They are paid to entertain us. Humans put great value on being entertained......it helps make life livable


----------



## Decus

Actors are nothing more than storytellers that use their voice and body to simulate or imitate a facet of the story. Most actors never write or direct the stories they tell. They are nothing more than entertainers, and far too often are grossly overpaid for what they do.
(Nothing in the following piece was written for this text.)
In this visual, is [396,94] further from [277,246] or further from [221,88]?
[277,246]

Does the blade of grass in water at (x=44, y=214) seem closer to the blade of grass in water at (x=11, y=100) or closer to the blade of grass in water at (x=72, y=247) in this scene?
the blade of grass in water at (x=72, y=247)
3D animation is increasingly realistic and could in the near future replace the need for overpaid actors.

.


----------



## Skull Pilot

Decus said:


> Actors are nothing more than storytellers that use their voice and body to simulate or imitate a facet of the story. Most actors never write or direct the stories they tell. They are nothing more than entertainers, and far too often are grossly overpaid for what they do.
> 
> 3D animation is increasingly realistic and could in the near future replace the need for overpaid actors.
> 
> .


I love that idea then we wouldn't have to listen to self important actors spewing their bullshit on any subject


----------



## JoeMoma

To many people, actors are interesting or perhaps entertaining.  Also, since many people watch many of the same movies and TV shows, they give us a common connection.  Lots of people wish they could live the lifestyle of many of these rich, successful and famous people (even though many of these actors live miserable lives).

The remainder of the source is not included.